- Text -
Re: PR25394 patch: debuginfod groom vs. scan race condition

2020-01-20 Thread Mark Wielaard
Hi Frank,

On Sun, 2020-01-19 at 20:43 -0500, Frank Ch. Eigler wrote:
> This was a doozie.  As the commit text hints, I haven't found a way
> of
> testing this on an elfutils/tests snack-sized data set (except perhaps
> by injecting long sleeps?), but the changes work on the larger
> archives such as the debuginfod.systemtap.org set.
> 
> 
> commit 34e67018914cf9ebbef07065965755b6554fd66e (HEAD -> master, 
> origin/fche/debuginfod-PR25394)
> Author: Frank Ch. Eigler 
> Date:   Sun Jan 19 20:33:32 2020 -0500
> 
> PR25394: debuginfod mutex between grooming and scanning
> 
> Extended the work-queue concept with "idlers" - other threads that
> block on the work queue until it becomes empty (rather than normal
> consumers that block on it until it becomes non-empty).  Use this
> facility for the groomer thread to avoid working at the same time as
> the scanner threads.  Use this for the fts traversal thread for
> similar reasons.  One user-visible effect: response to SIGUSR1 and
> SIGUSR2 will wait until the work queue runs empty, but the man page
> was unspecific so does not need changing.
> 
> It's not obvious how to test this with a tests/ dataset so small that
> scanning takes negligible time, so the former races are very tight.
> 
> P.S. We also evaluated using sqlite level transactions to isolate the
> scanner thread groups-of-operations from the groomer.  These
> experiments failed to produce a nominally concurrent debuginfod,
> having triggered "database locked" type errors.  So we remain
> single-threaded (fully serialized) at the sqlite API level.
> 
> diff --git a/debuginfod/ChangeLog b/debuginfod/ChangeLog
> index 35130b2a5d85..83b94a1108a6 100644
> --- a/debuginfod/ChangeLog
> +++ b/debuginfod/ChangeLog
> @@ -1,3 +1,14 @@
> +2020-01-19  Frank Ch. Eigler  
> +
> + * debuginfod.cxx (scanq): Rework to let groomer/fts threads
> + synchronize with an empty workqueue, and lock out workqueue
> + consumers.
> + (thread_groom): Adopt new scanq idle APIs to lock out scanners.
> + (thread_main_fts_source_paths): Adopt new scanq idler API to
> + avoid being restarted while scanners haven't even finished yet.
> + (thread_main_*): Increment thread_work_total metric only after
> + a work cycle is completed, not when it begins.

Nice work. And I think I almost understand it. I am just a little
confused about thread_main_fts_source_paths also being an "idler":

>   while (! interrupted)
>  {
> -  set_metric("thread_timer", "role","traverse", rescan_timer);
> -  // set_metric("thread_forced_total", "role","traverse", 
> forced_rescan_count);
> -  if (rescan_s && rescan_timer > rescan_s)

- Brief 1 -
Copy from the debuginfod thread word for word, beginning at the words "Nice work. And" and stopping after "rescan_timer > rescan_s)".
- Brief 2 -
Carry on the debuginfod race-condition thread from the point where it stops.

- Given information -
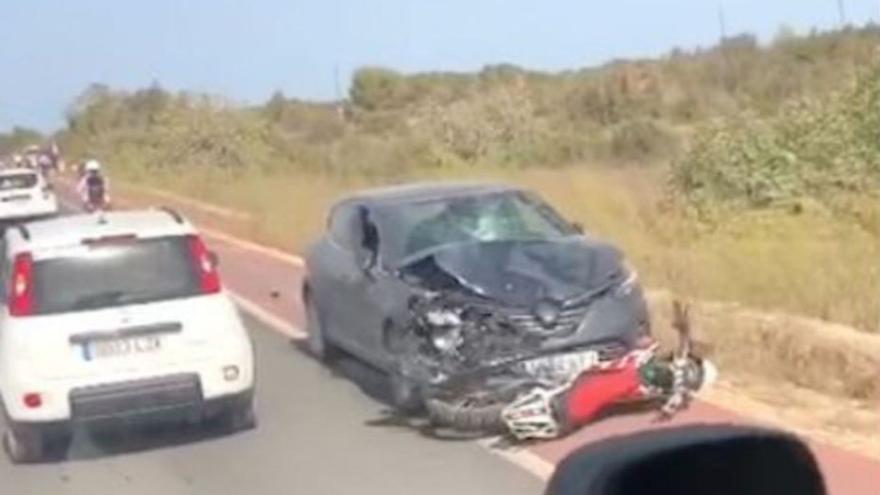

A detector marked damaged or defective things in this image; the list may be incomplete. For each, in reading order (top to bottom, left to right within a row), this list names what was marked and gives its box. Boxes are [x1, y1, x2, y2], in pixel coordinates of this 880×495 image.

- Written answer 1 -
Nice work. And I think I almost understand it. I am just a little
confused about thread_main_fts_source_paths also being an "idler":

>   while (! interrupted)
>  {
> -  set_metric("thread_timer", "role","traverse", rescan_timer);
> -  // set_metric("thread_forced_total", "role","traverse", 
> forced_rescan_count);
> -  if (rescan_s && rescan_timer > rescan_s)

- Written answer 2 -
> -rescan_timer = 0;
> +  sleep (1);
> +  scanq.wait_idle(); // don't start a new traversal while scanners 
> haven't finished the job
> +  scanq.done_idle(); // release the hounds
> +  if (interrupted) break;

I guess the comment "release the hounds" gets me confused. I don't know 
precisely what that means. Is this needed for correctness, or is it simply to 
have an hint that the scanners have ran because you register as an idler and so 
at this point you could only run if no scanner is running? But given you 
immediately tell them you are done a scanner could in theory start their work 
up again while you are doing your own traversal?

Thanks,

Mark


Re: PR25394 patch: debuginfod groom vs. scan race condition

2020-01-20 Thread Frank Ch. Eigler
Hi -

> Nice work. And I think I almost understand it. I am just a little
> confused about thread_main_fts_source_paths also being an "idler":

Yup, it's a bit subtle.


> >   while (! interrupted)
> >  {
> > -  set_metric("thread_timer", "role","traverse", rescan_timer);
> > -  // set_metric("thread_forced_total", "role","traverse", 
> > forced_rescan_count);
> > -  if (rescan_s && rescan_timer > rescan_s)
> > -rescan_timer = 0;
> > +  sleep (1);
> > +  scanq.wait_idle(); // don't start a new traversal while scanners 
> > haven't finished the job
> > +  scanq.done_idle(); // release the hounds
> > +  if (interrupted) break;

> I guess the comment "release the hounds" gets me confused. I don't
> know precisely what that means.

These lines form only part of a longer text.